Task description:
Starting with the first line of the entries and going on through the line with "it exceeds it", rewrite those lines with "small yellow bloom" replaced by "small yellow blossom" and everything else unchanged. Leave the pictures out of your answer.

==== Data shown ====

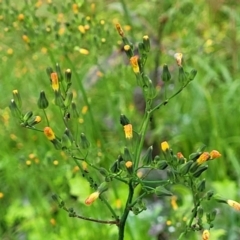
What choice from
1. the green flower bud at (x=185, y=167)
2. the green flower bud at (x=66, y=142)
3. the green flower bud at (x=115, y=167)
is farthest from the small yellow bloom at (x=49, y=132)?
the green flower bud at (x=185, y=167)

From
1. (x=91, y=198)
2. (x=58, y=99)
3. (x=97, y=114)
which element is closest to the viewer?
(x=91, y=198)

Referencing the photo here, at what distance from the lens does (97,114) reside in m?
3.71

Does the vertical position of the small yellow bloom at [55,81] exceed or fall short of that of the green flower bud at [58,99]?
it exceeds it

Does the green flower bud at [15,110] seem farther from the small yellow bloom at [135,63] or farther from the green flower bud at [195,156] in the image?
the green flower bud at [195,156]

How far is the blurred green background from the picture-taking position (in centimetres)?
224

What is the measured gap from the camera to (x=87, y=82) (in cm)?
336

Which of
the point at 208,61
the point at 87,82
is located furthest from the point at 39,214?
the point at 208,61

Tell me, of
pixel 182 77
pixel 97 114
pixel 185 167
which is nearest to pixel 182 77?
pixel 182 77

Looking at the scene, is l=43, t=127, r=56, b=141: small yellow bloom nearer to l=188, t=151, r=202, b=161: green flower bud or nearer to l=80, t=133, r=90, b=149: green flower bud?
l=80, t=133, r=90, b=149: green flower bud

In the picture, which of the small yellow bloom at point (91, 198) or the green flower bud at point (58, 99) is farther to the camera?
the green flower bud at point (58, 99)

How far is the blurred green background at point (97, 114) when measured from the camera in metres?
2.24

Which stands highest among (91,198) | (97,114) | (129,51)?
(129,51)

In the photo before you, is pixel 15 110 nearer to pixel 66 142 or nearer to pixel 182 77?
pixel 66 142

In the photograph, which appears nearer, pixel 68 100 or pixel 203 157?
pixel 203 157
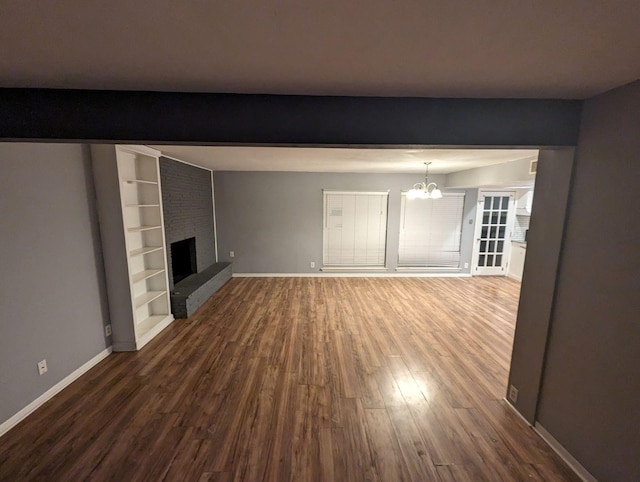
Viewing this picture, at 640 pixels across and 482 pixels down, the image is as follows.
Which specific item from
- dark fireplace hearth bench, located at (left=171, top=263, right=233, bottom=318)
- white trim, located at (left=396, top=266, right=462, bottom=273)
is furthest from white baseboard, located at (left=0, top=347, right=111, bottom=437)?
white trim, located at (left=396, top=266, right=462, bottom=273)

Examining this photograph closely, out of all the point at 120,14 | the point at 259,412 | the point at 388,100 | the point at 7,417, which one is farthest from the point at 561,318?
the point at 7,417

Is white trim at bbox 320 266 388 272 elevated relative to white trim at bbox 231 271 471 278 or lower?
elevated

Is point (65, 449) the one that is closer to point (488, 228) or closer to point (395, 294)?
point (395, 294)

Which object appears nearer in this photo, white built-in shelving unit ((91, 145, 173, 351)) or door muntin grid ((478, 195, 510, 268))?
white built-in shelving unit ((91, 145, 173, 351))

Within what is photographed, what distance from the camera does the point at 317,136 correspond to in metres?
1.68

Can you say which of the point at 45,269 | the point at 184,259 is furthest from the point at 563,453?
the point at 184,259

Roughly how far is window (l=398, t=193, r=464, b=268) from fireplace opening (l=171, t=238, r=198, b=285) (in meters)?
4.61

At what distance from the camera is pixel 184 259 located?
5090mm

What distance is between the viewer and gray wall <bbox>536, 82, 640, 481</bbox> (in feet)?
4.67

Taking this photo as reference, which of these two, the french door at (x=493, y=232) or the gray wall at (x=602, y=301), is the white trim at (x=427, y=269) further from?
the gray wall at (x=602, y=301)

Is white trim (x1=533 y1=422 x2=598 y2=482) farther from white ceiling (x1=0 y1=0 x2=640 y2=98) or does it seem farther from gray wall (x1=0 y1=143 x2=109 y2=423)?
gray wall (x1=0 y1=143 x2=109 y2=423)

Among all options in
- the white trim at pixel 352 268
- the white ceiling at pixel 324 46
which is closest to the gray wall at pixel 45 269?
the white ceiling at pixel 324 46

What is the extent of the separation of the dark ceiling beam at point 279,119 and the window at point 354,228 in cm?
438

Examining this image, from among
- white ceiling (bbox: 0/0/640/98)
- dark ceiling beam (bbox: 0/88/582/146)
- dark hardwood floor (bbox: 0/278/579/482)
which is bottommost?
dark hardwood floor (bbox: 0/278/579/482)
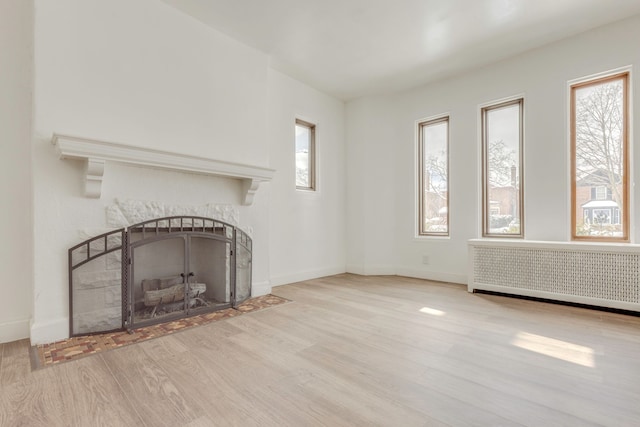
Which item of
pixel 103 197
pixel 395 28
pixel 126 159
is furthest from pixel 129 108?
pixel 395 28

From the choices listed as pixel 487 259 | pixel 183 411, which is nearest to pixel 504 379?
pixel 183 411

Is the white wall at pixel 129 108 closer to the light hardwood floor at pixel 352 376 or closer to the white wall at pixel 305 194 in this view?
the white wall at pixel 305 194

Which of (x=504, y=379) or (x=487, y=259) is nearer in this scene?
(x=504, y=379)

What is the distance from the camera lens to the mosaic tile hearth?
1.99 metres

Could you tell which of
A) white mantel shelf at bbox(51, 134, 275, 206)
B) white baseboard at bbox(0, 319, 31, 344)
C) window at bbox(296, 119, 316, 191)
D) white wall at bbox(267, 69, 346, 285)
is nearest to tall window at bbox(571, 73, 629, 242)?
white wall at bbox(267, 69, 346, 285)

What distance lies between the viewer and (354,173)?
5.05 m

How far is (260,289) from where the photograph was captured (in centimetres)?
355

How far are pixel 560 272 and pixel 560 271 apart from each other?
0.03 feet

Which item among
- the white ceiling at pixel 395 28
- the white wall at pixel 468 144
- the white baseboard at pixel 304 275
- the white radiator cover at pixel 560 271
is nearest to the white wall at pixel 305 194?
the white baseboard at pixel 304 275

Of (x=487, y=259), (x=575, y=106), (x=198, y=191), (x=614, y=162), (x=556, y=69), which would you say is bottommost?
(x=487, y=259)

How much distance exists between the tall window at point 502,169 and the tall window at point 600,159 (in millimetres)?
531

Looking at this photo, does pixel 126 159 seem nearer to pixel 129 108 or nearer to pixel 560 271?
pixel 129 108

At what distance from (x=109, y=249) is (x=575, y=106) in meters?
4.97

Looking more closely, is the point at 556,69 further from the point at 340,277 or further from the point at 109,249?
the point at 109,249
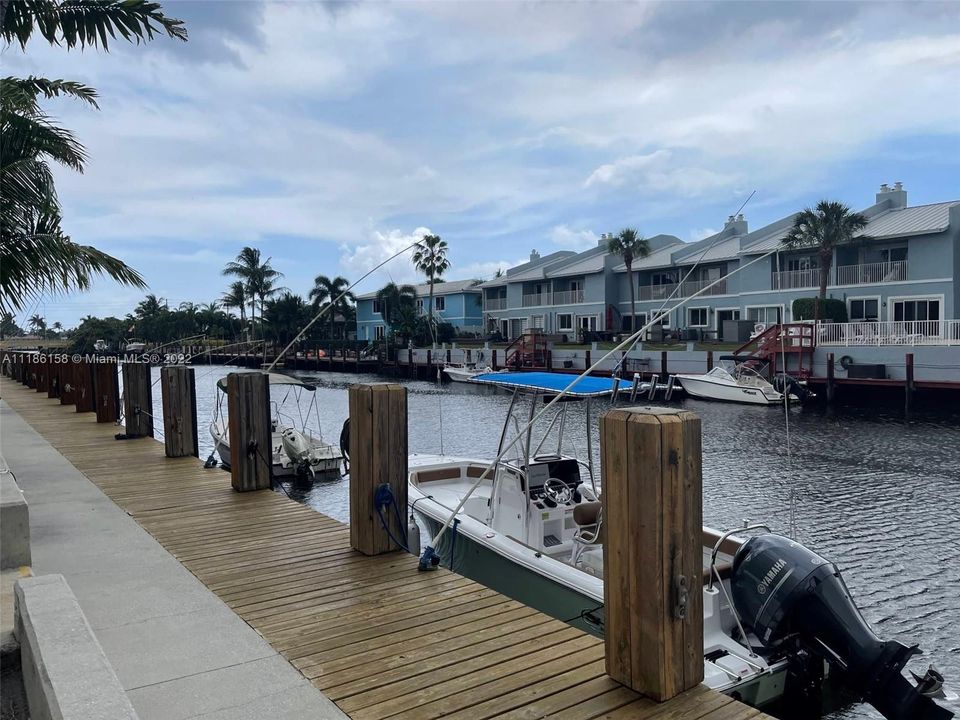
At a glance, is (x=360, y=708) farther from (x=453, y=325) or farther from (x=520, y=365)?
(x=453, y=325)

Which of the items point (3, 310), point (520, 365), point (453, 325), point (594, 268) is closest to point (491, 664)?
point (3, 310)

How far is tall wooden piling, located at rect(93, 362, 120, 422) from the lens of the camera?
50.8 ft

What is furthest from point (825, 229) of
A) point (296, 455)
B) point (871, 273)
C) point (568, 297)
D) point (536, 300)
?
point (296, 455)

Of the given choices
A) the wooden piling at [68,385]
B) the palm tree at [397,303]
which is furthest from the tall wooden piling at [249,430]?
the palm tree at [397,303]

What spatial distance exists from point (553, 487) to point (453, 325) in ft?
203

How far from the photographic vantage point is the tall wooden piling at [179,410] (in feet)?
34.1

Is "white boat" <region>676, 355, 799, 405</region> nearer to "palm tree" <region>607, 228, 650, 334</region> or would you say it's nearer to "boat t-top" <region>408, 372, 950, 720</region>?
"palm tree" <region>607, 228, 650, 334</region>

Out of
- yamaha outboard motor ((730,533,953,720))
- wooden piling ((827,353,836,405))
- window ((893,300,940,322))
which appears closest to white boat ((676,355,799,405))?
wooden piling ((827,353,836,405))

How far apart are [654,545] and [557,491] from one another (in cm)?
492

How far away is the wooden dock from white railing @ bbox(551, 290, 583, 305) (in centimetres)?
4937

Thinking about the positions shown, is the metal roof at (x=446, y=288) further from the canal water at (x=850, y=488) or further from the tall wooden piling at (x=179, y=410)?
the tall wooden piling at (x=179, y=410)

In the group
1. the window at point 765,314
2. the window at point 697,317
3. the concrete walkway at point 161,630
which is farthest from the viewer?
the window at point 697,317

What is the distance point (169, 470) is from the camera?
9727mm

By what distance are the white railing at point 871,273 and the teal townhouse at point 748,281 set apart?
0.05 m
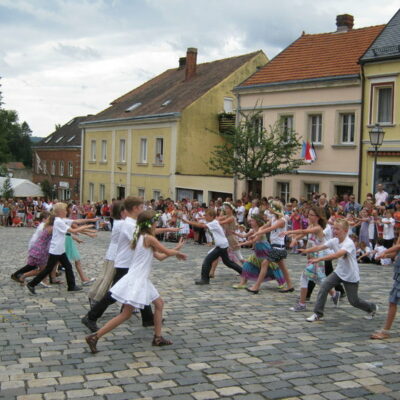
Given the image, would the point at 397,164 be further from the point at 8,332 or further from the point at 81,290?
the point at 8,332

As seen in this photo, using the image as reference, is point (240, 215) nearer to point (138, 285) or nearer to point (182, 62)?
point (138, 285)

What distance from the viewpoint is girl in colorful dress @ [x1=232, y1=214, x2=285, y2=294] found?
11310 mm

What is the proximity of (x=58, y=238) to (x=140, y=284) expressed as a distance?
4099 mm

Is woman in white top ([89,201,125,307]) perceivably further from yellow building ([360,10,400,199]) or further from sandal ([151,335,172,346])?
yellow building ([360,10,400,199])

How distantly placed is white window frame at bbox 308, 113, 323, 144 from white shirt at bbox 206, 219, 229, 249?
16.6m

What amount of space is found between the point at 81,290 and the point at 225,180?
21.1 m

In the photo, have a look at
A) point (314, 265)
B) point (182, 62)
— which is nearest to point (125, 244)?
point (314, 265)

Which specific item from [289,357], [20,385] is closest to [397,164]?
[289,357]

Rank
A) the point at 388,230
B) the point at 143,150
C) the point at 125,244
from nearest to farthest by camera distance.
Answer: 1. the point at 125,244
2. the point at 388,230
3. the point at 143,150

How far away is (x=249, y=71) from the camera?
40125 mm

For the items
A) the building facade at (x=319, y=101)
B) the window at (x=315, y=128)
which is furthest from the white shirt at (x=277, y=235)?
the window at (x=315, y=128)

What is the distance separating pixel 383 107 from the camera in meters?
25.0

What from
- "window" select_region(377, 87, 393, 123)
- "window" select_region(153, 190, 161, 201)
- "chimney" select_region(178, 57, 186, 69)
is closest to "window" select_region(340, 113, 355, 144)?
"window" select_region(377, 87, 393, 123)

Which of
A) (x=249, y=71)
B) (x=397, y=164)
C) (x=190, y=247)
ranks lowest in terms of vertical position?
(x=190, y=247)
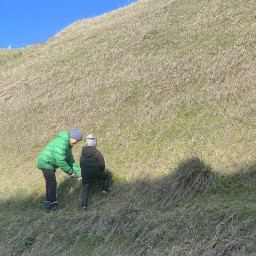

====

Exercise solution:
What choice from
1. the green flower bud at (x=185, y=167)
2. the green flower bud at (x=66, y=142)
3. the green flower bud at (x=115, y=167)
is farthest from the small yellow blossom at (x=49, y=132)?
the green flower bud at (x=185, y=167)

From
1. (x=91, y=198)
2. (x=58, y=99)
3. (x=97, y=114)
which element is closest to the viewer?
(x=91, y=198)

Referencing the photo here, at what distance from the lens does (97,114) reside in m?
3.71

Does the vertical position of the small yellow blossom at [55,81] exceed or fall short of that of the green flower bud at [58,99]?
it exceeds it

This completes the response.